Stephani then explains, “… MMT is not using the rich like a piggy bank. MMT does not want to treat Billionaires as you know, the obstacle to prosperity; the thing that you have to go through in order to get to where you want to go. … The federal government has far greater spending capacity than even Jeff Bezos. … That doesn’t mean you don’t go after concentrations of wealth and income in order to deal with extreme inequities. It just means that you don’t have to allow the Billionaires to be impediments to progress. You don’t have to take from them in order to achieve other goals.”
Nabil then further asks, “So what you are suggesting is a subtle but significant shift in framing that we don’t actually need to rely on the wealth of the rich to fight inequality.” To which Stephanie clarifies, “yes, I don’t want to become dependent on the wealthy in order to fund an ambitious progressive agenda. I would never want the Billionaires to hold the key to prosperity.”
Nadia seeks clarification on this, “If MMT means Uncle Sam can pay for everything, does MMT then negate the importance of taxing wealth and how do you deal with concentration of wealth then?”
Prof. Kelton clarifies, “… Well, I think about pre-distribution ... I don’t think of it in terms of redistribution. … And MMT recognizes that the purpose of the tax is not to pay for XYZ. The purpose of the taxes to remove dollars from somebody else’s hands and the question is why. Well, you might do that simply because you want to aggressively deal with the concentrations of wealth and income and so that’s the purpose of the tax. It seems like a subtle difference, but I think it’s really significant.”
Hope
As is our tradition, Nabi asks Stephanie where she sees the influential progressive movement in the USA (which she’s a part of) in the next few years.

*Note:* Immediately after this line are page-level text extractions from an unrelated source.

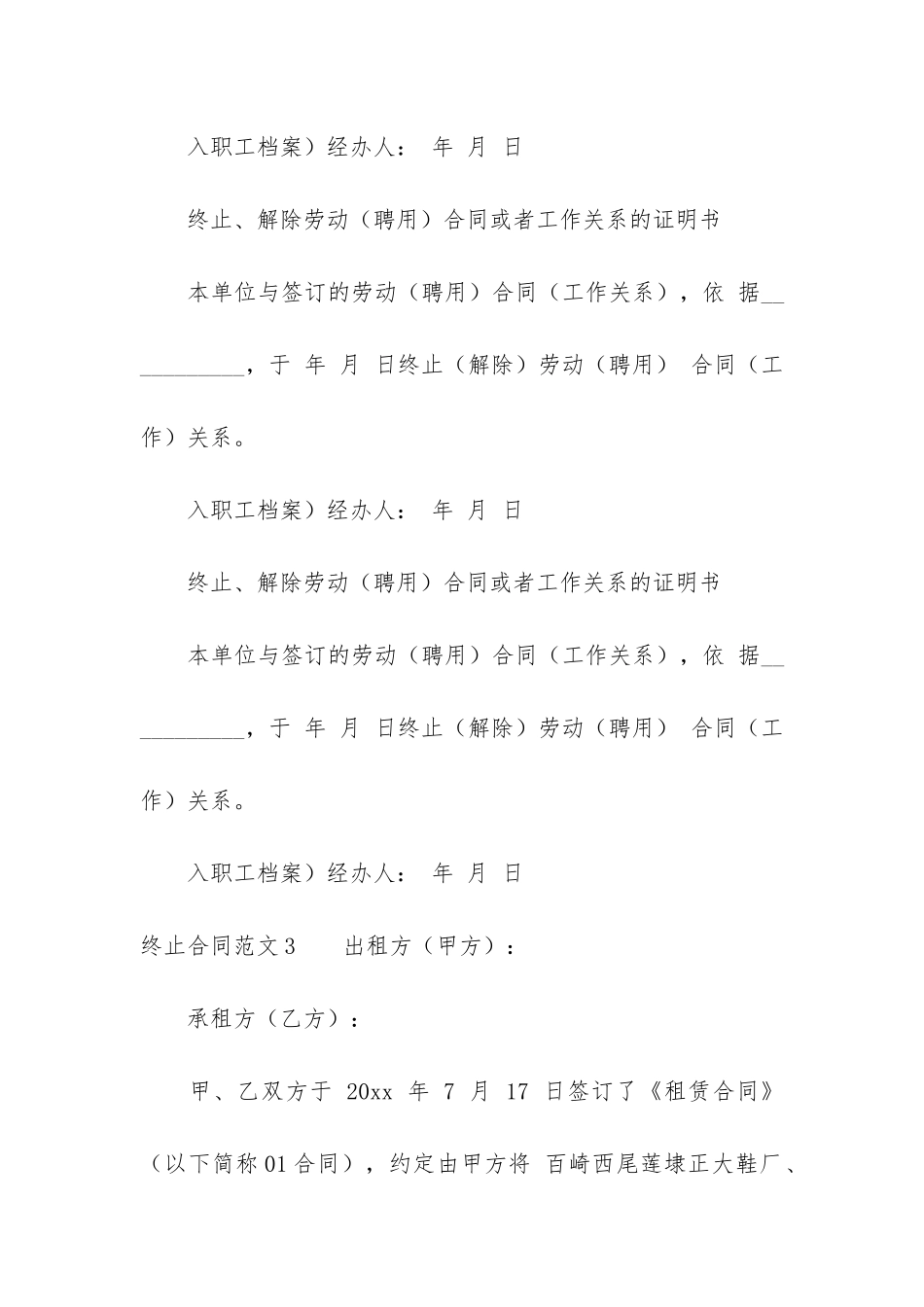 入职工档案）经办人： 年 月 日

终止、解除劳动（聘用）合同或者工作关系的证明书

本单位与签订的劳动（聘用）合同（工作关系），依 据___________，于 年 月 日终止（解除）劳动（聘用） 合同（工作）关系。

入职工档案）经办人： 年 月 日

终止、解除劳动（聘用）合同或者工作关系的证明书

本单位与签订的劳动（聘用）合同（工作关系），依 据___________，于 年 月 日终止（解除）劳动（聘用） 合同（工作）关系。

入职工档案）经办人： 年 月 日

终止合同范文3　　出租方（甲方）：

承租方（乙方）：

甲、乙双方于 20xx 年 7 月 17 日签订了《租赁合同》（以下简称01合同），约定由甲方将 百崎西尾莲埭正大鞋厂、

Stephanie finds hope in solidarity. She states, “I think what’s interesting is the alignment between different movement groups. … Solving one problem often requires addressing the other problem or problems. And so, I think that when that begins to happen and you get movement groups … and other kind of organizations aligning their movements, … then that’s where the real potential for unleashing progress comes from.